**Task objective**
Could you return the whole listing exactly?

**Records for this exercise**

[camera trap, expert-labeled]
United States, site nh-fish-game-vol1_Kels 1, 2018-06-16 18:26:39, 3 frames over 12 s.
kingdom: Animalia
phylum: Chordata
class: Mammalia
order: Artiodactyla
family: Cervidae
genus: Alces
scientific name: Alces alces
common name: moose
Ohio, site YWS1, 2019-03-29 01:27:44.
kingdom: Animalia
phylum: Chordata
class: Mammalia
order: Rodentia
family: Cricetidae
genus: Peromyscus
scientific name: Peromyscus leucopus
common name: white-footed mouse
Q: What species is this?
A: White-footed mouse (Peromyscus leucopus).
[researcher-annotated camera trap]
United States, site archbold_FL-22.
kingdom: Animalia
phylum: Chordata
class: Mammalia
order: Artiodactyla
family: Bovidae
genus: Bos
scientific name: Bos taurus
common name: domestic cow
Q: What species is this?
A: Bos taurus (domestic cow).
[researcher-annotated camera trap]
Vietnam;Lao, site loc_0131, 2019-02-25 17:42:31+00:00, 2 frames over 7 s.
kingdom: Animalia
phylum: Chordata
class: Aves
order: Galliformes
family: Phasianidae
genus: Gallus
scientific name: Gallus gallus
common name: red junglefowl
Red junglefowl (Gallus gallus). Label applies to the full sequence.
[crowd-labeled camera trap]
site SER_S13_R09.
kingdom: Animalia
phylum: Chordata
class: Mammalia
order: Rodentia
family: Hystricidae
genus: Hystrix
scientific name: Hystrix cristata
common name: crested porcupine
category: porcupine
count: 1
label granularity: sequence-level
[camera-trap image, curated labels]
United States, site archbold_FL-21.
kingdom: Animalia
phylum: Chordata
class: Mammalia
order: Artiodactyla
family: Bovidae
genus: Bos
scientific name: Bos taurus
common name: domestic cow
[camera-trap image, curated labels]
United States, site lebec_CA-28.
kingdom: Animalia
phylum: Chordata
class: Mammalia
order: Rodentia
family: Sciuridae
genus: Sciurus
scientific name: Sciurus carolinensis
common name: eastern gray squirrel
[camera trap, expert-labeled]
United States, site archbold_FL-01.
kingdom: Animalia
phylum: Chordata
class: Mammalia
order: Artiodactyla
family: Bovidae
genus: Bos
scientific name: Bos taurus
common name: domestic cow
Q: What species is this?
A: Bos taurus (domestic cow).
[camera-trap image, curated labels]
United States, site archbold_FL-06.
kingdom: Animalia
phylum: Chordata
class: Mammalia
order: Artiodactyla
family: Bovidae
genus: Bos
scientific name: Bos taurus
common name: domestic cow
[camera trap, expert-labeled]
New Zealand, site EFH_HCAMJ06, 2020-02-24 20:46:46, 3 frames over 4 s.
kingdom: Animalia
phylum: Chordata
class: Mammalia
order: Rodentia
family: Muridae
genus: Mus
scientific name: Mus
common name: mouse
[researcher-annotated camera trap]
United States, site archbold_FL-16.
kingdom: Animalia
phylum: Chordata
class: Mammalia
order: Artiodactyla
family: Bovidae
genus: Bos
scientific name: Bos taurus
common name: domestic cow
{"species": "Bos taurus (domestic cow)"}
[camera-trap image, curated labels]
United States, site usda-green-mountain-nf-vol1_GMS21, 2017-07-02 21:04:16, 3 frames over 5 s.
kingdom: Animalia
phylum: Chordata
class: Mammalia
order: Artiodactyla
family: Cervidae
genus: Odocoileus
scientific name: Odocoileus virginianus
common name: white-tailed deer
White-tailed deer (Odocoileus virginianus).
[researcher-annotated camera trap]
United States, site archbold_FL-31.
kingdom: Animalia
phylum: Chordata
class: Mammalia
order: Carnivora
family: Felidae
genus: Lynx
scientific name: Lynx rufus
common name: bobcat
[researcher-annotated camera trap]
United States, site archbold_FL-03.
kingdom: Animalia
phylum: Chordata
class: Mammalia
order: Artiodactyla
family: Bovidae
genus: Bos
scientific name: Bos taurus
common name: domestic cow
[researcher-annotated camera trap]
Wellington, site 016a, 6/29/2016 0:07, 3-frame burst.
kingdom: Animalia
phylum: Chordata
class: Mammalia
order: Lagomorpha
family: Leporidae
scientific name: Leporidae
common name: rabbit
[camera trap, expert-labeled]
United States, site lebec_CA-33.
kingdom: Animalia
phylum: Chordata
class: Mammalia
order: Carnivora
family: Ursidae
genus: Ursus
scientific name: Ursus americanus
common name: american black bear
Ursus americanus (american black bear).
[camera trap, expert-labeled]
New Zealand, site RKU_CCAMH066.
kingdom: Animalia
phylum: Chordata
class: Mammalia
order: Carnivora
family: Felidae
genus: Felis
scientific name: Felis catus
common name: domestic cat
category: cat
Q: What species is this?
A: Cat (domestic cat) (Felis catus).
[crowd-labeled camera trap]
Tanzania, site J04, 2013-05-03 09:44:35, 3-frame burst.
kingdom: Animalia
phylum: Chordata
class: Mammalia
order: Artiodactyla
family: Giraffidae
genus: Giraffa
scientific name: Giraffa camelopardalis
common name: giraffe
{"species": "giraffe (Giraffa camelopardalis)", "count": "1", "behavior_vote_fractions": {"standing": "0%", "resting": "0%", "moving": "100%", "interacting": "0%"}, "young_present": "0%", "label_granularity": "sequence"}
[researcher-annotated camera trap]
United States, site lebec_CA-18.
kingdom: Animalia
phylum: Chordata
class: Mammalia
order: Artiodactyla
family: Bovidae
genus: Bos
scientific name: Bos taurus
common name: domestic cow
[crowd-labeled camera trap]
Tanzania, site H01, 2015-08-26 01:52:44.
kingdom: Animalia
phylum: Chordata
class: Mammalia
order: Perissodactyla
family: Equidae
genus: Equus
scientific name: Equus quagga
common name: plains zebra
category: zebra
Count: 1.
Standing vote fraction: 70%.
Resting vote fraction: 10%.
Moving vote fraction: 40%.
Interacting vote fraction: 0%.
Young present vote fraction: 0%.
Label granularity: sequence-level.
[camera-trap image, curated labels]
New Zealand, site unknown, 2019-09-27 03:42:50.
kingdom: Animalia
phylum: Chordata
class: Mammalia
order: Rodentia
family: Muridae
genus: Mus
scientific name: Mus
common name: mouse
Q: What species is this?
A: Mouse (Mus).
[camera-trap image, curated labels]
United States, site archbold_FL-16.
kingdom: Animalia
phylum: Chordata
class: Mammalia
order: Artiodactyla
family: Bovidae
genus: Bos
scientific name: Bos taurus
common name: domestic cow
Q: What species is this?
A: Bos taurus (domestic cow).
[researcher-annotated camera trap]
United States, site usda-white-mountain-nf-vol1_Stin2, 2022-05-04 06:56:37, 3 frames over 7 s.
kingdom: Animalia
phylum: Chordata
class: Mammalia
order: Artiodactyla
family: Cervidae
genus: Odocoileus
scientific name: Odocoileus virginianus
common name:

**Exercise output**
[camera trap, expert-labeled]
United States, site nh-fish-game-vol1_Kels 1, 2018-06-16 18:26:39, 3 frames over 12 s.
kingdom: Animalia
phylum: Chordata
class: Mammalia
order: Artiodactyla
family: Cervidae
genus: Alces
scientific name: Alces alces
common name: moose
Ohio, site YWS1, 2019-03-29 01:27:44.
kingdom: Animalia
phylum: Chordata
class: Mammalia
order: Rodentia
family: Cricetidae
genus: Peromyscus
scientific name: Peromyscus leucopus
common name: white-footed mouse
Q: What species is this?
A: White-footed mouse (Peromyscus leucopus).
[researcher-annotated camera trap]
United States, site archbold_FL-22.
kingdom: Animalia
phylum: Chordata
class: Mammalia
order: Artiodactyla
family: Bovidae
genus: Bos
scientific name: Bos taurus
common name: domestic cow
Q: What species is this?
A: Bos taurus (domestic cow).
[researcher-annotated camera trap]
Vietnam;Lao, site loc_0131, 2019-02-25 17:42:31+00:00, 2 frames over 7 s.
kingdom: Animalia
phylum: Chordata
class: Aves
order: Galliformes
family: Phasianidae
genus: Gallus
scientific name: Gallus gallus
common name: red junglefowl
Red junglefowl (Gallus gallus). Label applies to the full sequence.
[crowd-labeled camera trap]
site SER_S13_R09.
kingdom: Animalia
phylum: Chordata
class: Mammalia
order: Rodentia
family: Hystricidae
genus: Hystrix
scientific name: Hystrix cristata
common name: crested porcupine
category: porcupine
count: 1
label granularity: sequence-level
[camera-trap image, curated labels]
United States, site archbold_FL-21.
kingdom: Animalia
phylum: Chordata
class: Mammalia
order: Artiodactyla
family: Bovidae
genus: Bos
scientific name: Bos taurus
common name: domestic cow
[camera-trap image, curated labels]
United States, site lebec_CA-28.
kingdom: Animalia
phylum: Chordata
class: Mammalia
order: Rodentia
family: Sciuridae
genus: Sciurus
scientific name: Sciurus carolinensis
common name: eastern gray squirrel
[camera trap, expert-labeled]
United States, site archbold_FL-01.
kingdom: Animalia
phylum: Chordata
class: Mammalia
order: Artiodactyla
family: Bovidae
genus: Bos
scientific name: Bos taurus
common name: domestic cow
Q: What species is this?
A: Bos taurus (domestic cow).
[camera-trap image, curated labels]
United States, site archbold_FL-06.
kingdom: Animalia
phylum: Chordata
class: Mammalia
order: Artiodactyla
family: Bovidae
genus: Bos
scientific name: Bos taurus
common name: domestic cow
[camera trap, expert-labeled]
New Zealand, site EFH_HCAMJ06, 2020-02-24 20:46:46, 3 frames over 4 s.
kingdom: Animalia
phylum: Chordata
class: Mammalia
order: Rodentia
family: Muridae
genus: Mus
scientific name: Mus
common name: mouse
[researcher-annotated camera trap]
United States, site archbold_FL-16.
kingdom: Animalia
phylum: Chordata
class: Mammalia
order: Artiodactyla
family: Bovidae
genus: Bos
scientific name: Bos taurus
common name: domestic cow
{"species": "Bos taurus (domestic cow)"}
[camera-trap image, curated labels]
United States, site usda-green-mountain-nf-vol1_GMS21, 2017-07-02 21:04:16, 3 frames over 5 s.
kingdom: Animalia
phylum: Chordata
class: Mammalia
order: Artiodactyla
family: Cervidae
genus: Odocoileus
scientific name: Odocoileus virginianus
common name: white-tailed deer
White-tailed deer (Odocoileus virginianus).
[researcher-annotated camera trap]
United States, site archbold_FL-31.
kingdom: Animalia
phylum: Chordata
class: Mammalia
order: Carnivora
family: Felidae
genus: Lynx
scientific name: Lynx rufus
common name: bobcat
[researcher-annotated camera trap]
United States, site archbold_FL-03.
kingdom: Animalia
phylum: Chordata
class: Mammalia
order: Artiodactyla
family: Bovidae
genus: Bos
scientific name: Bos taurus
common name: domestic cow
[researcher-annotated camera trap]
Wellington, site 016a, 6/29/2016 0:07, 3-frame burst.
kingdom: Animalia
phylum: Chordata
class: Mammalia
order: Lagomorpha
family: Leporidae
scientific name: Leporidae
common name: rabbit
[camera trap, expert-labeled]
United States, site lebec_CA-33.
kingdom: Animalia
phylum: Chordata
class: Mammalia
order: Carnivora
family: Ursidae
genus: Ursus
scientific name: Ursus americanus
common name: american black bear
Ursus americanus (american black bear).
[camera trap, expert-labeled]
New Zealand, site RKU_CCAMH066.
kingdom: Animalia
phylum: Chordata
class: Mammalia
order: Carnivora
family: Felidae
genus: Felis
scientific name: Felis catus
common name: domestic cat
category: cat
Q: What species is this?
A: Cat (domestic cat) (Felis catus).
[crowd-labeled camera trap]
Tanzania, site J04, 2013-05-03 09:44:35, 3-frame burst.
kingdom: Animalia
phylum: Chordata
class: Mammalia
order: Artiodactyla
family: Giraffidae
genus: Giraffa
scientific name: Giraffa camelopardalis
common name: giraffe
{"species": "giraffe (Giraffa camelopardalis)", "count": "1", "behavior_vote_fractions": {"standing": "0%", "resting": "0%", "moving": "100%", "interacting": "0%"}, "young_present": "0%", "label_granularity": "sequence"}
[researcher-annotated camera trap]
United States, site lebec_CA-18.
kingdom: Animalia
phylum: Chordata
class: Mammalia
order: Artiodactyla
family: Bovidae
genus: Bos
scientific name: Bos taurus
common name: domestic cow
[crowd-labeled camera trap]
Tanzania, site H01, 2015-08-26 01:52:44.
kingdom: Animalia
phylum: Chordata
class: Mammalia
order: Perissodactyla
family: Equidae
genus: Equus
scientific name: Equus quagga
common name: plains zebra
category: zebra
Count: 1.
Standing vote fraction: 70%.
Resting vote fraction: 10%.
Moving vote fraction: 40%.
Interacting vote fraction: 0%.
Young present vote fraction: 0%.
Label granularity: sequence-level.
[camera-trap image, curated labels]
New Zealand, site unknown, 2019-09-27 03:42:50.
kingdom: Animalia
phylum: Chordata
class: Mammalia
order: Rodentia
family: Muridae
genus: Mus
scientific name: Mus
common name: mouse
Q: What species is this?
A: Mouse (Mus).
[camera-trap image, curated labels]
United States, site archbold_FL-16.
kingdom: Animalia
phylum: Chordata
class: Mammalia
order: Artiodactyla
family: Bovidae
genus: Bos
scientific name: Bos taurus
common name: domestic cow
Q: What species is this?
A: Bos taurus (domestic cow).
[researcher-annotated camera trap]
United States, site usda-white-mountain-nf-vol1_Stin2, 2022-05-04 06:56:37, 3 frames over 7 s.
kingdom: Animalia
phylum: Chordata
class: Mammalia
order: Artiodactyla
family: Cervidae
genus: Odocoileus
scientific name: Odocoileus virginianus
common name:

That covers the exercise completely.